The situation in Haiti is tragic for a myriad of reasons, is the authority given to what’s called the Core Group comprised of foreign ambassadors from Canada, the United States and others for what was supposed to be a limited amount of time after the ouster of former president Jean Bertrand Aristide in 2004.
It isn’t only in the Western hemisphere that ordinary citizens are rising. As we might expect after years of coups, war and stagnation in the Middle East, especially in Egypt, Iraq and, most recently, in Lebanon, there have been large protests in this part of the world that have cut across traditional sectarian lines, an important fact that can’t be emphasized enough.
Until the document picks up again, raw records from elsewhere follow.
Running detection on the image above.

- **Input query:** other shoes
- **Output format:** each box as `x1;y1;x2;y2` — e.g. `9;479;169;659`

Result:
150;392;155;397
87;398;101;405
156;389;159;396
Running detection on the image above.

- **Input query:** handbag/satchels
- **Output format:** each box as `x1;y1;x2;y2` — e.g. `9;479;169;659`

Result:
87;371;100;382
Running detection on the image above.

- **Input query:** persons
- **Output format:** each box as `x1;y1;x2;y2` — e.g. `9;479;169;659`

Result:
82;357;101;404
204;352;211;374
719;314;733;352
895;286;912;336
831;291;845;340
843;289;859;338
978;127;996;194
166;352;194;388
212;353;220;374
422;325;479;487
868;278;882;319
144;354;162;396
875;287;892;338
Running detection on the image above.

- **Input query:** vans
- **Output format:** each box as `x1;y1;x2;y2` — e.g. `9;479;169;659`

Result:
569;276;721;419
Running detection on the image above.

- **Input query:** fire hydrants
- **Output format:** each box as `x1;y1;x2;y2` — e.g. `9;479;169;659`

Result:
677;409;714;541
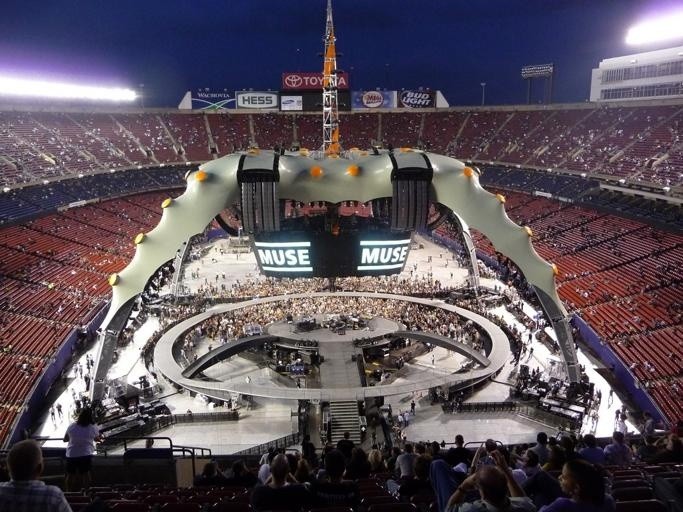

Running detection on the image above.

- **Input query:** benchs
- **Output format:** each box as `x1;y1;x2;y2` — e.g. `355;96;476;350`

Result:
0;109;683;512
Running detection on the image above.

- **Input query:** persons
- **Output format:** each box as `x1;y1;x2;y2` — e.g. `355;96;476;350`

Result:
198;429;682;510
1;439;71;510
338;105;683;395
64;408;100;491
48;235;654;433
2;200;162;432
3;108;324;215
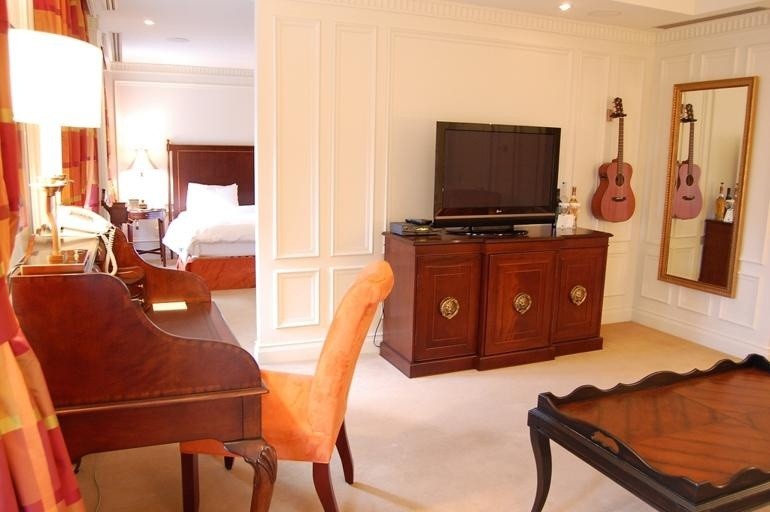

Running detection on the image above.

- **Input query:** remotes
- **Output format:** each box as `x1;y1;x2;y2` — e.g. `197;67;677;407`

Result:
405;219;432;225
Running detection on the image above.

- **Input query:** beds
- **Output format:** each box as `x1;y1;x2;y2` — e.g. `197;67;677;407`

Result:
164;138;255;293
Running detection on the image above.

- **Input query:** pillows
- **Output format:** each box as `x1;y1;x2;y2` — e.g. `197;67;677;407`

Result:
186;181;240;220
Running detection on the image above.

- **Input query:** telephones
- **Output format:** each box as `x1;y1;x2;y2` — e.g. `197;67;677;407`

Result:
54;206;111;236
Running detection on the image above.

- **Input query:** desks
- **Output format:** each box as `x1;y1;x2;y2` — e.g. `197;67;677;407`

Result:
7;224;278;512
127;209;167;267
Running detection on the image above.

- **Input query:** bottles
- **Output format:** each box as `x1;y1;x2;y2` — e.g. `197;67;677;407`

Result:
551;180;579;229
715;181;734;223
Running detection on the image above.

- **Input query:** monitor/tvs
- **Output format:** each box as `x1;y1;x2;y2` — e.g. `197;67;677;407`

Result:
434;121;561;237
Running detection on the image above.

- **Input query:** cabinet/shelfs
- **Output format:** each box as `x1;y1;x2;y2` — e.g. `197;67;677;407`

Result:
379;223;614;377
697;220;733;288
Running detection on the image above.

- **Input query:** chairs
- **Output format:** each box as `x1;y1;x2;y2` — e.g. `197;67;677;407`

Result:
178;261;395;512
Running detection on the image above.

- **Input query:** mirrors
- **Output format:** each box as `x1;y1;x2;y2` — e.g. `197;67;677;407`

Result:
657;76;761;299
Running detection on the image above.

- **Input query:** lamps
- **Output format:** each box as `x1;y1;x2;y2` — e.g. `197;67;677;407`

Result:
6;25;105;275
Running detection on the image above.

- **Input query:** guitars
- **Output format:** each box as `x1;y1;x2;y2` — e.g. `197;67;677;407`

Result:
674;103;702;218
592;97;635;222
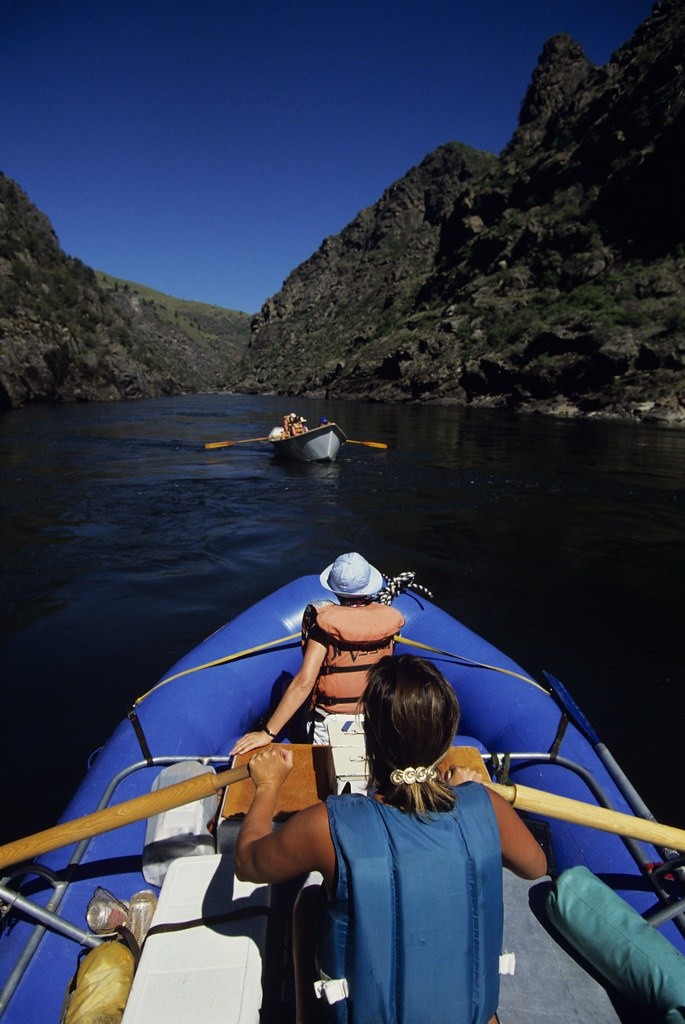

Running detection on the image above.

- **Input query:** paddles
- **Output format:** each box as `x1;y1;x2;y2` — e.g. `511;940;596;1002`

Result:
346;439;387;448
1;763;251;870
480;779;685;851
206;432;284;450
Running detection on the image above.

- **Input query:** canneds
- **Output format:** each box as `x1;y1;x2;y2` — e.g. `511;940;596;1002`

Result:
127;889;157;947
87;899;130;934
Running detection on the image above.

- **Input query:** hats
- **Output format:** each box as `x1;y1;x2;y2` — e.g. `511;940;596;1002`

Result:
290;413;296;421
320;552;383;598
320;417;327;422
300;417;307;422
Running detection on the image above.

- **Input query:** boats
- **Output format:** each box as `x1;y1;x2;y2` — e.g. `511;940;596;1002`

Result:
269;420;348;464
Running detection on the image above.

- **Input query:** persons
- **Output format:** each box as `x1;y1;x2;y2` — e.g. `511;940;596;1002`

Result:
284;413;331;439
232;653;547;1024
230;553;405;754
Lebanon especially has had a difficult time with these issues for many years, going so far when the country achieved independence in 1943 to create a system of governance that ensures Sunni, Shia and Christian communities have somewhat equal representation in the country’s parliament. Nonetheless, it appears that austerity policies and inequality have brought ordinary citizens from all of the country’s communities together in recent waves of protest that began last Thursday and so far have not been met with violence by security forces.
While the government tried to solve the problem by passing a modest reform package in the country’s parliament on Monday of this week, it doesn’t appear that the protests involving all of the countries communities will end anytime soon, with Maya Mhana, a teacher interviewed by Reuters who is involved with the protests saying after President Saad Hariri announced the measures in a televised speech, “We are remaining in the streets, we don’t believe a single word he said.”
This is just a small overview of the many countries seeing unrest in this ongoing season of protests but should give some idea of the scope of frustration ordinary citizens are feeling around the world, whether they take to the streets to combat climate change or austerity. While these issues could be seen as very different, they are also linked in many places, such as in places where indigenous people are trying to protect their traditional lands from the exploitation of greedy interests.
Solving the climate crisis with ambitious policy programs like Green New Deals that also focus on moving away from the free-market fundamentalism that has ruled the world for 50 years might help to alleviate some of the suffering caused by the austerity that is breaking the backs of working people in rich and poor countries alike.